All patients and volunteers provided informed consent to be imaged by our FFC-MRI scanner and for the anonymous use of their data and their publication. In particular, informed consent was obtained to publish the identifiable image presented on Fig. 1 in an online open-source journal. All our clinical studies have been approved either by the North of Scotland Research Ethics Committee (NoSREC) or the local College Ethics Review Board (CERB) ethics committee and all the methods described were performed in accordance with the Good Clinical Practice guidelines and regulations defined by Medicines and Healthcare products Regulatory Agency (MHRA), UK. These studies were still ongoing at the time of writing. Patient access and management are important aspects of the design of an MRI scanner and full MRI safety screening was conducted on each participant in preparation for the scan. The small magnet bore limited access to non-claustrophobic, fit persons but was mitigated by adding in-bore lighting and air flow inside the scanner. The couch was custom-made (PPS Glass Fibre Ltd., Inverurie, UK) out of fibreglass and slid manually on PTFE rails; it was tested for safety according to International Electrotechnical Commission (IEC) medical devices directive IEC 60601-2-33. Patient access to the couch was provided by MRI-safe steps (Wardray Premise, Thames Ditton, UK, model MR2505) and communication with the scanner operator was achieved via a condenser microphone (Kingstate Electronics Corp., New Taipei City, Taiwan, model KEIG4537TFL-N) and pneumatic headphones (Wardray Premise, Thames Ditton, UK, model MR151). A panic alarm was also fitted for emergencies (Sensorium Ltd., Dunfermline, UK). An MR-safe health monitoring system (Bayer plc, Leverkusen, Germany, model Medrad Versis) was also installed inside the shielded enclosure for patient monitoring during scans.

Data processing

Magnetic field fluctuations during signal acquisition were measured using the phase of the FID signal, after linear correction to account for the field offset. The error was defined as being three times the standard deviation of the corrected phase data measured over the first 10 ms of the signal, which provided an estimation of the field stability in ppm.
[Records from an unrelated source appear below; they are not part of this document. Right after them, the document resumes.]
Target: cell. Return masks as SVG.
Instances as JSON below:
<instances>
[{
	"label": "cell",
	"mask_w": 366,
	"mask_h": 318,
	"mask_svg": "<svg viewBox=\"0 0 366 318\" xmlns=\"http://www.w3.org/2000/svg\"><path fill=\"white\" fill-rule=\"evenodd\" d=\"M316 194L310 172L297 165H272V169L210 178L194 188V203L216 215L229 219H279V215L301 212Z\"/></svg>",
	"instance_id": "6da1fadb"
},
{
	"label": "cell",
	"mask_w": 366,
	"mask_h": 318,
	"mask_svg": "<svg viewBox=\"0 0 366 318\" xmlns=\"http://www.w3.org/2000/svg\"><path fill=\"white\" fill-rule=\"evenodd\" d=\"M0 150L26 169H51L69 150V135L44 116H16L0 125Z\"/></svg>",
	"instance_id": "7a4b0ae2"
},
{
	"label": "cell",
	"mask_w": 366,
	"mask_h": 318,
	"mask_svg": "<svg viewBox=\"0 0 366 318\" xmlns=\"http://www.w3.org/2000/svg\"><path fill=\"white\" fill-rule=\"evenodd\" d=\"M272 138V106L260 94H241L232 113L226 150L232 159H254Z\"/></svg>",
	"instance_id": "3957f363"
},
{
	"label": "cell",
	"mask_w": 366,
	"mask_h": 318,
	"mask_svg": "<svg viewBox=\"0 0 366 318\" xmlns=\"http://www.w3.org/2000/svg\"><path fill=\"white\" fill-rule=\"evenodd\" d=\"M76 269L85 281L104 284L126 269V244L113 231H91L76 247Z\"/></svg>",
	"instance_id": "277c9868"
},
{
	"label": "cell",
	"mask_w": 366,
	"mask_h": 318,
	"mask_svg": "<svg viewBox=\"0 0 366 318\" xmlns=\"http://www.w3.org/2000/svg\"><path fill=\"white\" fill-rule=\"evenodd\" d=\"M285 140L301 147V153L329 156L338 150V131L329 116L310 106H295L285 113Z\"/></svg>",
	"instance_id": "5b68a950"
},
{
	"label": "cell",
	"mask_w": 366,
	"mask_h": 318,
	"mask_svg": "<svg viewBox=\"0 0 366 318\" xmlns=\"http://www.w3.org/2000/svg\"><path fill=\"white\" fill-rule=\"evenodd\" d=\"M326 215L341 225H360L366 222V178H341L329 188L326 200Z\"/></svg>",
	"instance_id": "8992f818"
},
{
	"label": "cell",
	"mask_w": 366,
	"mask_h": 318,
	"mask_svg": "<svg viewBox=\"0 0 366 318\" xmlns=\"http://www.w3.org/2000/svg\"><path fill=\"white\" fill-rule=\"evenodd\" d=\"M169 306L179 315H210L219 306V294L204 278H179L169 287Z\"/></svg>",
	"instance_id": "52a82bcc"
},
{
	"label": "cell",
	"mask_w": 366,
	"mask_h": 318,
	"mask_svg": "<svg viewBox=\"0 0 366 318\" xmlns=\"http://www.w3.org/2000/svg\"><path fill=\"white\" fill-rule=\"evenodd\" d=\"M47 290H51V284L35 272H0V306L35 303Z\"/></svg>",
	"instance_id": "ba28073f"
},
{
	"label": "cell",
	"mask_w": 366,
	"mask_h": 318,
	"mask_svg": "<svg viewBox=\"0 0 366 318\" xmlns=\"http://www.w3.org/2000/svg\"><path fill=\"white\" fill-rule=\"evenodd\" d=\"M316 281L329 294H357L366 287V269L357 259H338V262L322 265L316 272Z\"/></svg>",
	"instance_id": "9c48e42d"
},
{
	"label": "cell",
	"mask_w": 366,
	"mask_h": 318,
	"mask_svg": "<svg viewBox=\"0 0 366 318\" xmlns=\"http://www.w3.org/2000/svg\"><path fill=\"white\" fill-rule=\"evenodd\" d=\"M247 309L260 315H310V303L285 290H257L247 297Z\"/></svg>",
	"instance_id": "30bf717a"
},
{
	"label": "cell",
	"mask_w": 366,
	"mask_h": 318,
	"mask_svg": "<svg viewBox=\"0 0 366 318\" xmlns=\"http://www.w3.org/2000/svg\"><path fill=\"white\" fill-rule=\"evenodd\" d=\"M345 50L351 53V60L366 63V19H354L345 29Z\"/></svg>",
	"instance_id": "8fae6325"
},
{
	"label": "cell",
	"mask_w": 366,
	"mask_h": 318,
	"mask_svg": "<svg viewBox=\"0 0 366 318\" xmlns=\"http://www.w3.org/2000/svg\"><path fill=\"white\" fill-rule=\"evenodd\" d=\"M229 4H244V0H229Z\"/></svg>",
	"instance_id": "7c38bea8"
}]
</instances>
Variations in the main magnetic field during the acquisition stage were responsible for artefacts in the phase-encode direction because of the lack of reproducibility of the phase value from one acquisition of k-space to the next, introducing a random phase term in the data in each k-space line. A correction technique was developed that could correct for this effect, provided that the image contained some empty space, as already published by our group25. The control software was coded in MATLAB 2017a and integrated into the data processing pipeline automatically at the end of each acquisition using parallel processing to allow the user to continue experimentation while image processing continued in the background.

Estimation of phantom material content was performed using segmentation of the FFC-MRI images using MATLAB 2017a. Clustered data were regrouped and analysed to provide their average T1 dispersion curve, which was then compared to reference data comprising high-quality NMRD profiles of MnCl2 solutions and cross-linked BSA samples of known concentration previously obtained by FFC-NMR. The best model was selected to minimise the sum of the residuals squared as the decision criterion after adjusting the mean dispersion, which was used to determine the concentration once the model was selected.

SNR was measured from images using the ratio between the average magnitude signal over the standard deviation of the background signal, multiplied by 0.655 to account for the Rician distribution of noise in magnitude MRI images46.

The dispersion image presented in Fig. 6b was prepared from the T1 dispersion in the breast tissues, evaluated from the magnitude images obtained at different magnetic fields. T1 dispersion data was analysed by curve fitting using a power law:

$$\frac{1}{{T}_{1}}=a\,{{f}_{L}}^{b}$$

where fL is the Larmor frequency. This model was observed to fit such tissues from previous studies on resections done by our group, and the exponent b was plotted to provide the map shown in the manuscript.